The SDWSS³¹ weighs a SNP using its minor allele frequency in unaffected individuals among whole-sample individuals. At the j^th SNP, ${w}_{j}=1/\sqrt{n{q}_{j}(1-{q}_{j})},$ where q_j = (1 + m_j)/(2 + 2n₀), and m_j is the number of minor alleles at the SNP over the n₀ unaffected individuals. Whole-sample individuals are ranked according to the x_i scores and a rank sum $x=\sum _{i\in {G}_{1}}\,{\rm{rank}}({x}_{i})$ is defined. Let ${x}_{1}^{\ast }$, …, $\,{x}_{k}^{\ast }$ be the rank sums based on k(=1,000) permutations of disease status, $\hat{\mu }$ and $\hat{\sigma }$, be their mean and standard deviation, respectively. The standardized score is defined as z = (x−$\hat{\mu }$)/$\hat{\sigma }$ and the P value of z is computed according to the standard normal distribution.

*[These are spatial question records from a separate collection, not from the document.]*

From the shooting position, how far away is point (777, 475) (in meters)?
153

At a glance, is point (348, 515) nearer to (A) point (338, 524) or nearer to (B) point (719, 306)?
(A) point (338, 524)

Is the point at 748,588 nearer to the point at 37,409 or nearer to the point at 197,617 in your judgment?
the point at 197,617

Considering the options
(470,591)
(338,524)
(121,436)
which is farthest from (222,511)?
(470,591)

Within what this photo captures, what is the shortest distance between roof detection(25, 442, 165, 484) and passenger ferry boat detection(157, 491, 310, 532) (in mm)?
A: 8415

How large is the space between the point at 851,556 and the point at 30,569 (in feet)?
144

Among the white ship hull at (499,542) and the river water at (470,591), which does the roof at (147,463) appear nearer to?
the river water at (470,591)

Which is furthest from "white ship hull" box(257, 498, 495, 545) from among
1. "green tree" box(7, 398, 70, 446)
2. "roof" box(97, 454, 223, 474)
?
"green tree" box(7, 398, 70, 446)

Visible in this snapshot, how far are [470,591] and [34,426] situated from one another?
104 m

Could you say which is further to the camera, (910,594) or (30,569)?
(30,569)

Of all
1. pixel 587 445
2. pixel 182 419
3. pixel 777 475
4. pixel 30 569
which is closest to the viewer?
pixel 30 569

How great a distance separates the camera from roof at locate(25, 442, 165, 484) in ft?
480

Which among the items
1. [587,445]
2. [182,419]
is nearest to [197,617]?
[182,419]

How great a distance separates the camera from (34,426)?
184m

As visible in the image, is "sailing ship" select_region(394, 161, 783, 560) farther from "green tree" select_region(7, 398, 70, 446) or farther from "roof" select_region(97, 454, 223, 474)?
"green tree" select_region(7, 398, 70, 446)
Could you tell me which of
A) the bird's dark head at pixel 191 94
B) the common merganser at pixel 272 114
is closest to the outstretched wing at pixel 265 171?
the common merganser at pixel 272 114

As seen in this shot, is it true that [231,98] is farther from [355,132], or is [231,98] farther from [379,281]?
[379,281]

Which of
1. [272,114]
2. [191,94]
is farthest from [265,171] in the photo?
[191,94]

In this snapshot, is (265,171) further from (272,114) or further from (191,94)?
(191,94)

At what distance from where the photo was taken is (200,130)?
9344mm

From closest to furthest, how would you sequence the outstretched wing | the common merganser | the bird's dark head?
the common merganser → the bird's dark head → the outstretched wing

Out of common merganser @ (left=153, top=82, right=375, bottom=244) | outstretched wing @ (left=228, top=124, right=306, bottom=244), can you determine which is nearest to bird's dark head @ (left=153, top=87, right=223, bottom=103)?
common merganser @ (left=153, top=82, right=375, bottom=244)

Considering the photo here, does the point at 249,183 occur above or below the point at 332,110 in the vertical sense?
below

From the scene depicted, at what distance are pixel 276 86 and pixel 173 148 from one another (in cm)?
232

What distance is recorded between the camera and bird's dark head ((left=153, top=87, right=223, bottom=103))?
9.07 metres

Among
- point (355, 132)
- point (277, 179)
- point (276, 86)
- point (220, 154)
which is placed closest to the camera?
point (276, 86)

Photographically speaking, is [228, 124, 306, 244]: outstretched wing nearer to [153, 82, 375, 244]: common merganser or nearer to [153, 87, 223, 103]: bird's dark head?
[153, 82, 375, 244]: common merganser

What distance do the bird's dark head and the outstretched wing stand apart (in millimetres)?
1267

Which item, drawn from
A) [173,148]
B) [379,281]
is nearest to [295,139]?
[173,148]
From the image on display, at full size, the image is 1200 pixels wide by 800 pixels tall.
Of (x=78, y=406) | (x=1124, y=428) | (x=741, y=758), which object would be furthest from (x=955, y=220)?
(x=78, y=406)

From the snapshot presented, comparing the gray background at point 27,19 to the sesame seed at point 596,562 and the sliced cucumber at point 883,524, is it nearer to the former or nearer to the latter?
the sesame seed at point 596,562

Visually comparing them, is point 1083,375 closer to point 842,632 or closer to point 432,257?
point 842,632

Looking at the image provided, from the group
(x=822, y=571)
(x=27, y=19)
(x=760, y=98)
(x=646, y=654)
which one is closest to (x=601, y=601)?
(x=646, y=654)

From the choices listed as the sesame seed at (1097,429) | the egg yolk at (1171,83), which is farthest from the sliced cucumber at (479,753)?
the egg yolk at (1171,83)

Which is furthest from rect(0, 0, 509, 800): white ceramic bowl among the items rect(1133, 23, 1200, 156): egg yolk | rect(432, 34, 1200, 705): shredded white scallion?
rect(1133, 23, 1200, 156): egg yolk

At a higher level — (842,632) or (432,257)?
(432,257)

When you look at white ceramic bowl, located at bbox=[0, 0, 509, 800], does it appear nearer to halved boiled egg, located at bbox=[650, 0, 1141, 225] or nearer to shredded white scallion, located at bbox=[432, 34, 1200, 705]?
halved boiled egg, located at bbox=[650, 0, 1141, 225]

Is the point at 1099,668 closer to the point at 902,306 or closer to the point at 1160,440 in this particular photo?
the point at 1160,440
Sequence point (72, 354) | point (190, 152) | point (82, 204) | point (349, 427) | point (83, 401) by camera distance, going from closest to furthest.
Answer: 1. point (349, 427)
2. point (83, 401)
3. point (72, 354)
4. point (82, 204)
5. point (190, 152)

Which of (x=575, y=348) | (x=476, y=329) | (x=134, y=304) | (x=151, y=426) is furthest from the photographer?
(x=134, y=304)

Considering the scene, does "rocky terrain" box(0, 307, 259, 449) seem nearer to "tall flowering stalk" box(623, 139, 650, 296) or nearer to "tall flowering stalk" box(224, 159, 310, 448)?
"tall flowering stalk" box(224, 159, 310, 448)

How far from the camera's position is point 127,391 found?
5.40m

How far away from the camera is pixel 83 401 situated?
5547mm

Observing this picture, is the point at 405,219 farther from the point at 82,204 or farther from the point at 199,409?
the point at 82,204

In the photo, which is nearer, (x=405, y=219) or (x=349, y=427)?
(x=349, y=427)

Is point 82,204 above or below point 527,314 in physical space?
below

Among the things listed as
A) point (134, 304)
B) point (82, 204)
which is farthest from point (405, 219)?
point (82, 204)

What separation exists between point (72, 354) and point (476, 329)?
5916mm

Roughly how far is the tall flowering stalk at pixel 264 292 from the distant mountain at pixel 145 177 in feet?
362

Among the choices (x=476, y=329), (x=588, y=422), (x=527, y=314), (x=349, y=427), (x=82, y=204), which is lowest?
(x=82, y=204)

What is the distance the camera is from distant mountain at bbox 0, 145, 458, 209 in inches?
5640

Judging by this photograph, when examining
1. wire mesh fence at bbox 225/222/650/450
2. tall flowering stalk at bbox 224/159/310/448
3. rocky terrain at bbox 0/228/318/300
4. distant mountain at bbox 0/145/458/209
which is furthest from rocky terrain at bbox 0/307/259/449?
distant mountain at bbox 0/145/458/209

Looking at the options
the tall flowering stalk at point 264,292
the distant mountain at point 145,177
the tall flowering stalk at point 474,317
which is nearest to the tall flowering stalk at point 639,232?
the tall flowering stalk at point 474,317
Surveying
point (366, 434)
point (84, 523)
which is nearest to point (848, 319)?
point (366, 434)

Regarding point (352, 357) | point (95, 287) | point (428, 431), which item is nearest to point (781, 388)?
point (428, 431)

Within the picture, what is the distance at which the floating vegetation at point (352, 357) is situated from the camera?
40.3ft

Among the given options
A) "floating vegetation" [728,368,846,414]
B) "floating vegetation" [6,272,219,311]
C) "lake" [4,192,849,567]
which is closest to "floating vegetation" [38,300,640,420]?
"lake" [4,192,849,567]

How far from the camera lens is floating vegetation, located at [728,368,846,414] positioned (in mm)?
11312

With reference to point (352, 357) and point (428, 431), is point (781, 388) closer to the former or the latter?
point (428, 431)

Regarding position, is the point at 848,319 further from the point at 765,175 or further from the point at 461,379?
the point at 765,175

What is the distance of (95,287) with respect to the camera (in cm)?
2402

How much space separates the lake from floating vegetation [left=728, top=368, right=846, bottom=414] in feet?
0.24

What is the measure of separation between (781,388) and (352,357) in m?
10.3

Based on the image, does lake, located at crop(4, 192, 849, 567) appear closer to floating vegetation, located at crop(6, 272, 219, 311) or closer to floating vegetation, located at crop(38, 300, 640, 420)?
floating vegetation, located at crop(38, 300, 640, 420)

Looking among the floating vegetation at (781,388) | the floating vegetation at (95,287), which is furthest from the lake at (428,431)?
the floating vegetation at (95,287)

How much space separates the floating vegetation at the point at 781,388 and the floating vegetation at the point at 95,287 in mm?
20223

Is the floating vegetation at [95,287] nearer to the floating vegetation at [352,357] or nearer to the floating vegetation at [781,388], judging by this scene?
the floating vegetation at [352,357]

The weighting scheme in the SDWSS favors the disease-associated mutations with very low frequencies. As acknowledged by its authors, however, this scheme may reduce the power to detect the disease-associated mutations with higher frequencies. The SDWSS is based on the implicit assumption³² that $\mathrm{log}({{\rm{OR}}}_{j})\propto 1/\sqrt{{q}_{0j}(1-{q}_{0j})}$, where OR_j is the odds ratio in the 2 × 2 table of disease status by the allele at SNP j, and q_0j is the MAF in the controls. Thus, Feng et al.³⁶ proposed the ORWSS to jointly analyze rare and common variants. This method keeps all the steps of the SDWSS except for the weighting scheme. In the ORWSS, a SNP is weighted by the logarithm of the amended odds ratio⁴⁶ in the 2 × 2 table of allele by disease status. The amended odds ratio proves a useful remedy for handling potential empty cells in SNP-wise tables.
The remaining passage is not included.